Campaigns with access to the Sprinklr data are also using it to detect influential supporters who might help spread messages in social channels. "We're able to tell who are the main people driving the conversation," said Mr. Donehue. "Then we can reach out to them and say we just tweeted this from the campaign would you mind retweeting this?"
"Most campaigns individually don't want to pay for stuff like this; most of them still don't get it," said Mr. Donehue. "It definitely gives us a tool that we probably wouldn't have in our toolbox [otherwise]." The campaign managers and staff he works with use the Sprinklr data as supplementary guidance for messaging and field operations.
For this year's midterms, the RNC isolated around 50 issues including Obamacare and the Keystone oil pipeline, and set up the Sprinklr system to monitor what people are saying about those issues. The party organizes the information by candidate, state, and local voting area if possible.
"We're figuring out what is the narrative around Obamacare in a specific state," said Ms. Brownlee, noting the system distinguishes between discussions about cancelled insurance plans and higher premiums, for instance.
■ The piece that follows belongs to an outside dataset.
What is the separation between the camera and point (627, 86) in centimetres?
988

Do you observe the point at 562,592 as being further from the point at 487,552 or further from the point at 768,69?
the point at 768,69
"I don't want to say that the work done by our data science team is the same," as what the social data team is doing, stressed Mr. Defeo, noting that the data science team focuses on predictive analytics and "scoring" voters, or estimating their likelihood to support Republicans. The social data reflects "what people are discussing right now, not necessarily people's opinions," he said. Neither replaces traditional polling, which gives a snapshot of the electorate in a controlled environment, said Mr. Defeo.
The Democratic National Committee declined to discuss its own current social analytics practices for this story, though the party and President Barack Obama's 2012 campaign were considered highly advanced in social media communications, analysis and targeting.